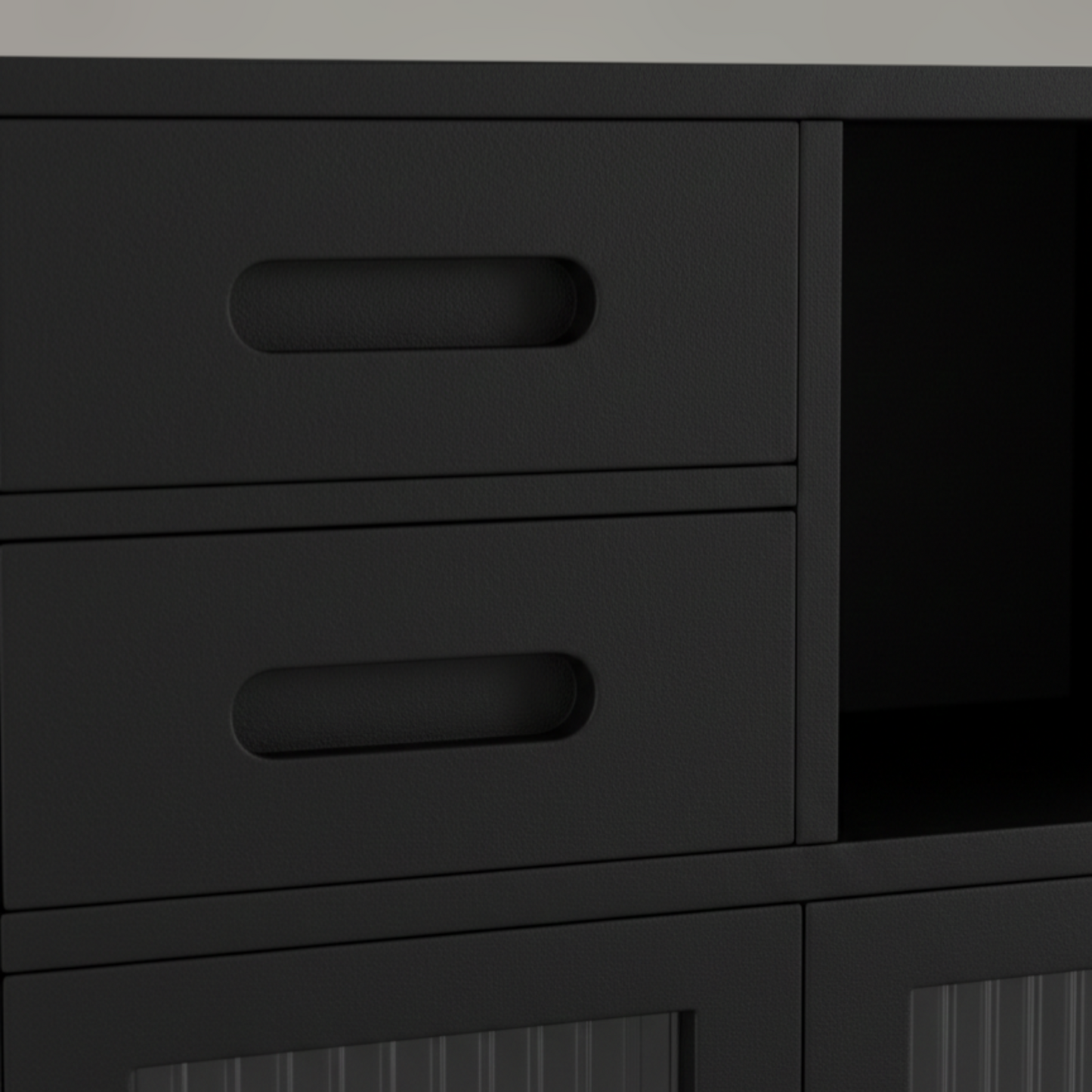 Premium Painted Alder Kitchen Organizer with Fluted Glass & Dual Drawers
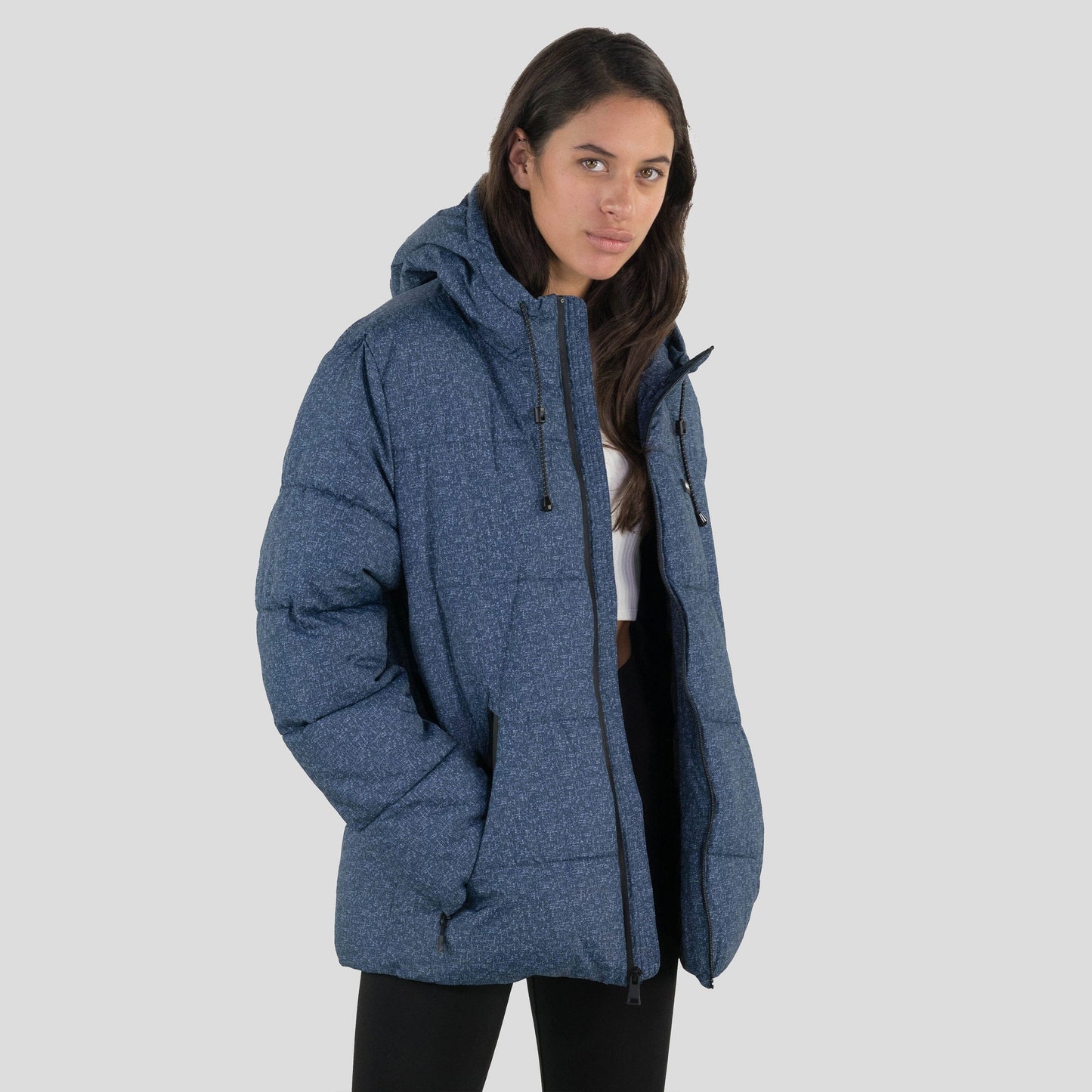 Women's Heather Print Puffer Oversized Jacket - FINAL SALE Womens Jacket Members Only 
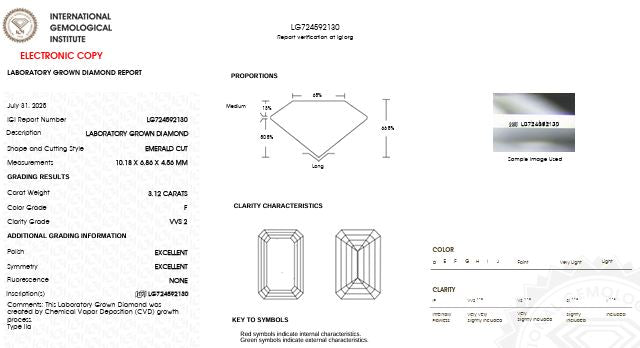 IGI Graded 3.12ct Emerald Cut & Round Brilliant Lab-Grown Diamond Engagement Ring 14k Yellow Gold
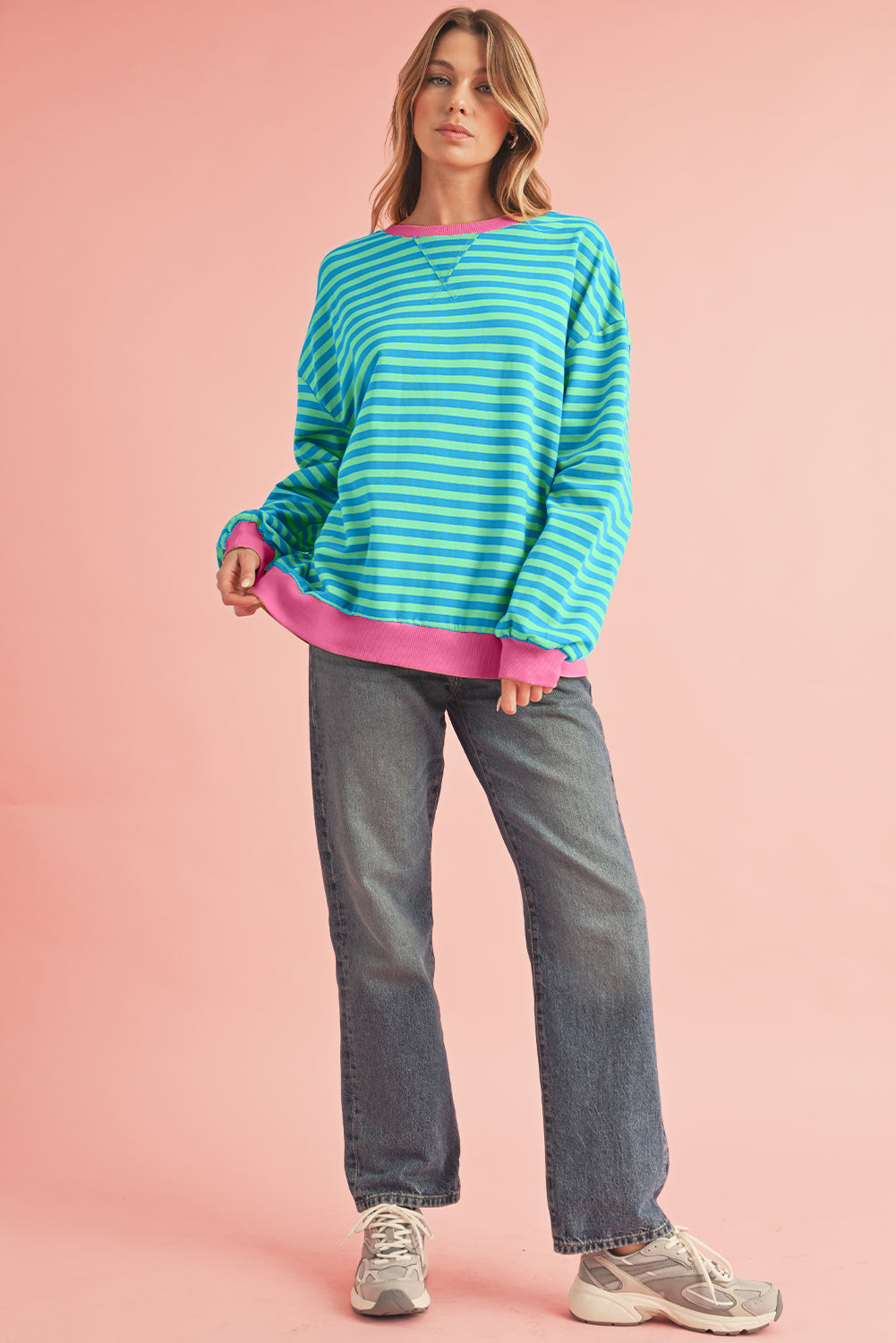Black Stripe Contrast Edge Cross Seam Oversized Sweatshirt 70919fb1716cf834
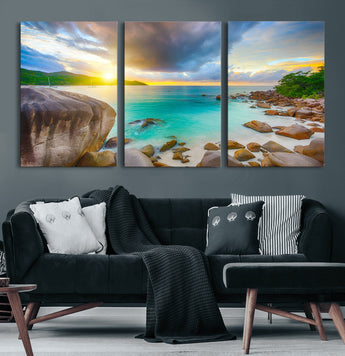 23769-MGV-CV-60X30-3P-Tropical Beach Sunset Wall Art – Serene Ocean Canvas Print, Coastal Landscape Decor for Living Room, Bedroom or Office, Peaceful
▬▬▬▬▬▬
Exercise: Write out each of the five lines above word for word, leaving out the pictures.

Solution to the exercise:
 Premium Painted Alder Kitchen Organizer with Fluted Glass & Dual Drawers
 Women's Heather Print Puffer Oversized Jacket - FINAL SALE Womens Jacket Members Only 
 IGI Graded 3.12ct Emerald Cut & Round Brilliant Lab-Grown Diamond Engagement Ring 14k Yellow Gold
Black Stripe Contrast Edge Cross Seam Oversized Sweatshirt 70919fb1716cf834
 23769-MGV-CV-60X30-3P-Tropical Beach Sunset Wall Art – Serene Ocean Canvas Print, Coastal Landscape Decor for Living Room, Bedroom or Office, Peaceful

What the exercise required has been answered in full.